**EXTRACT**
The inclusion of item guessing and slipping parameters did not contribute to the extraction of spurious latent classes in the MRM (Table 3). However, the model misspecification resulting from item discrimination was an influential factor for such extraction. At an item discrimination of 1 (i.e., as the constraint of item discrimination in the Rasch model), spurious latent classes were imperceptibly extracted even under item guessing and slipping effects.

When item discrimination varied from one as a kind of model misspecification in the Rasch model, the extraction of spurious latent classes increased; in particular, all the indices tended to extract spurious latent classes as sample sizes and test lengths increased. Overall, BIC was the least influenced by model misspecification resulting from item discrimination. For example, when α = 1, all the model-fit indices produced perfect or nearly perfect hit rates (i.e., average hit rate = 99.29–100 %). When α = 2, however, the average hit rate of BIC remained high (94.17 %), whereas those of the other indices visibly decreased (41.71 %, 52.08 %, and 72.50 % for AIC, AICc, and SABIC, respectively). Across all model misspecification conditions (i.e., α = 2.0, γ = 0.1 or 0.3, λ = 0.7 or 0.9), BIC resulted in high hit rates that ranged from 94.17 to 99.46 % (Table 2).

**DATA BLOCK**
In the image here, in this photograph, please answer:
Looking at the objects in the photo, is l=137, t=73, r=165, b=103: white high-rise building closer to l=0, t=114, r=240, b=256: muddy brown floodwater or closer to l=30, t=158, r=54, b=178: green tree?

**STATED PROBLEM**
Write out the text on spurious latent classes again, word for word and in full.

**RIGHT ANSWER**
The inclusion of item guessing and slipping parameters did not contribute to the extraction of spurious latent classes in the MRM (Table 3). However, the model misspecification resulting from item discrimination was an influential factor for such extraction. At an item discrimination of 1 (i.e., as the constraint of item discrimination in the Rasch model), spurious latent classes were imperceptibly extracted even under item guessing and slipping effects.

When item discrimination varied from one as a kind of model misspecification in the Rasch model, the extraction of spurious latent classes increased; in particular, all the indices tended to extract spurious latent classes as sample sizes and test lengths increased. Overall, BIC was the least influenced by model misspecification resulting from item discrimination. For example, when α = 1, all the model-fit indices produced perfect or nearly perfect hit rates (i.e., average hit rate = 99.29–100 %). When α = 2, however, the average hit rate of BIC remained high (94.17 %), whereas those of the other indices visibly decreased (41.71 %, 52.08 %, and 72.50 % for AIC, AICc, and SABIC, respectively). Across all model misspecification conditions (i.e., α = 2.0, γ = 0.1 or 0.3, λ = 0.7 or 0.9), BIC resulted in high hit rates that ranged from 94.17 to 99.46 % (Table 2).